The flood regimes and the types of dominant flood generating rainfall events vary significantly along the coasts of the Mediterranean Sea. Damaging floods are mainly produced by:

  1. Short-lived (often less than 1 hour) strongly convective intense precipitation events (up to 180 mm/h in only 5 minutes) but limited total rainfall amounts (generally less than 100 mm). Such events have a limited areal extent (typically less than 100 km2) and generate local flash floods of small headwater streams. A typical example of such flash floods is the catastrophic flood that occurred in Algiers in November 2001.
  2. Mesoscale convective systems can produce stationary rain lasting several hours leading to rainfall amounts exceeding 200 mm in a few hours. In France, up to 700 mm of rainfall within 12 hours was locally recorded during floods in the Aude region in November 1999 and in the Gard region in September 2002. The areal extent of such events ranges from several hundred to several thousand km2. These events mainly occur in fall and affect the north-western coast of the Mediterranean Sea. The flash floods that occurred in Genoa, Italy, in October 1970 and in the Var region of France in June 2010 belong to this category.
  3. On some occasions, heavy and sustained rainfall may be part of a large scale perturbation lasting several days. In such cases, extreme rainfall accumulation may be observed locally: 1,500 mm over four days and a record of close to 1,000 mm in 24 hours in October 1940 in the eastern Pyrenees in France. These events cover a large area.

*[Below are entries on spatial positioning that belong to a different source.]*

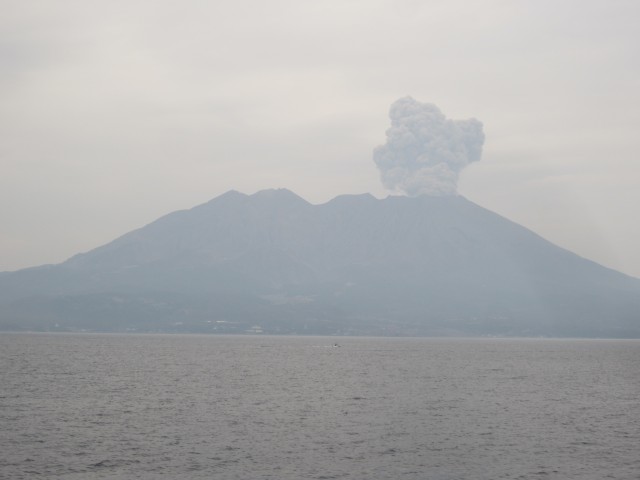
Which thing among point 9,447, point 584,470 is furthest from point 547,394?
point 9,447

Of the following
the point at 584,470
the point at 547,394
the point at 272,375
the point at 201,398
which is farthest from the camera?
the point at 272,375

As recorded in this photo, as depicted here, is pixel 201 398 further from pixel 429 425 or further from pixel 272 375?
pixel 272 375

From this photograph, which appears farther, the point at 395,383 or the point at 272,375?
the point at 272,375

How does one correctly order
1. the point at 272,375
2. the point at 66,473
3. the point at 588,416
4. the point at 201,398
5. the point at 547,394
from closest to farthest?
1. the point at 66,473
2. the point at 588,416
3. the point at 201,398
4. the point at 547,394
5. the point at 272,375

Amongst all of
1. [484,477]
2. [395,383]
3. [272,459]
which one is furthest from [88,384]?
[484,477]

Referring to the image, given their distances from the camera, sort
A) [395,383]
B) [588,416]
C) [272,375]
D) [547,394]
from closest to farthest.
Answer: [588,416]
[547,394]
[395,383]
[272,375]

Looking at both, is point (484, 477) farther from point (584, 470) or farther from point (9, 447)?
point (9, 447)
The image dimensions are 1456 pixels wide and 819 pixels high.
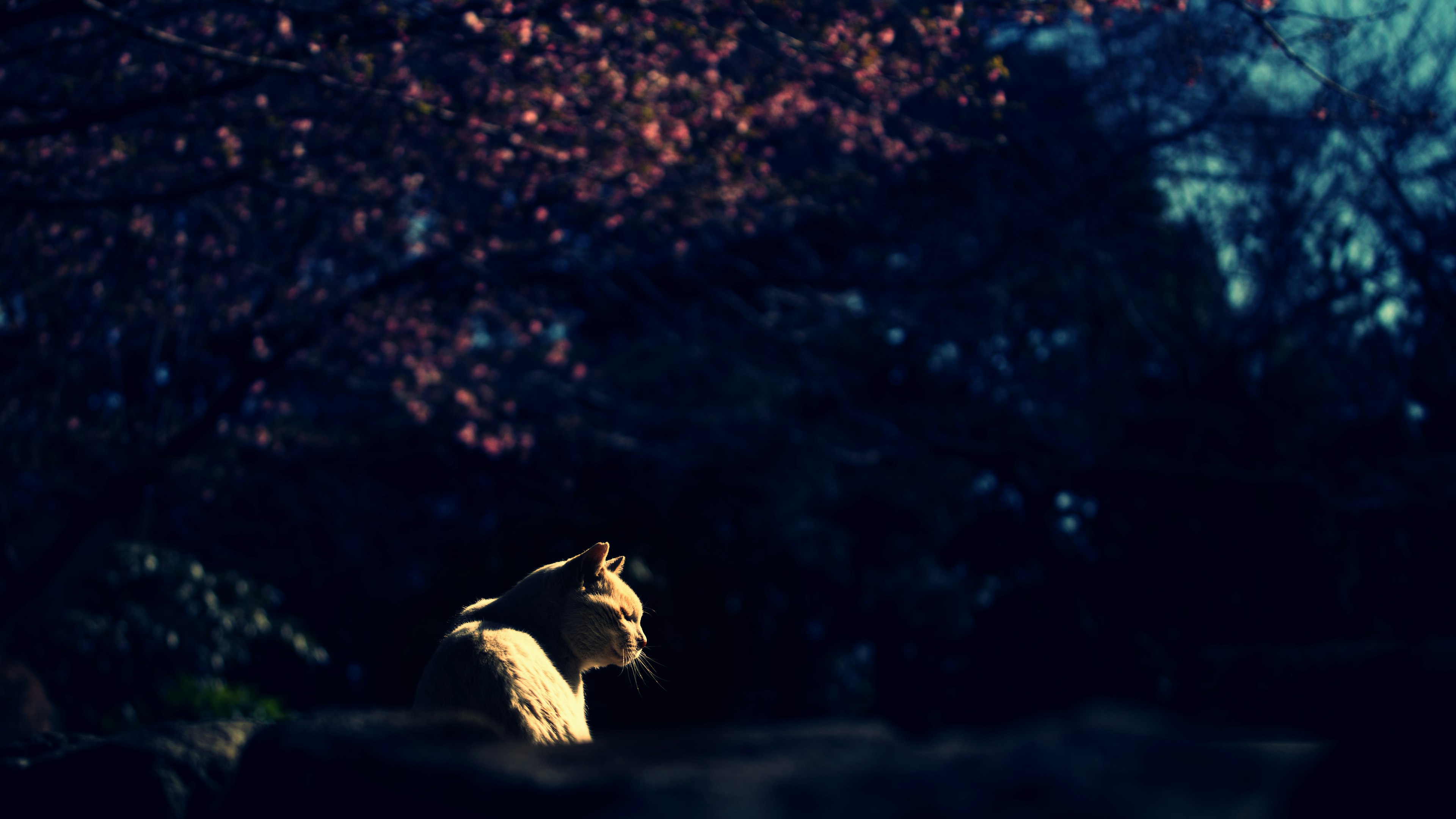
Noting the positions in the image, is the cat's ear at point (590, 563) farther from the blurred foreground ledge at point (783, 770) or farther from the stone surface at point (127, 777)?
the blurred foreground ledge at point (783, 770)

The purpose of the MEDEA project workshop is to identify capabilities gaps in the case of a very common hazard in the MEDEA region: Flash flood during a Mediterranean phenomenon.

Moreover the workshop allows a productive interaction on various common and recurrent identified gaps that have emerged through the working sessions. The gaps have been grouped under four topic areas, namely:

(a) Forecast & Alert;

(b) Rescue ;

(c) Lessons learned toward prevention and

(d) Lessons learned toward preparedness.

Based on the outcomes of the workshop, a concrete document summarizing the perceived problems and gaps that the practitioners come up against through their daily practice, will be developed. 

The MEDEA project workshop is restricted to a selected number of invited experts in order to ensure the maximum and most fruitful exchange among the participants.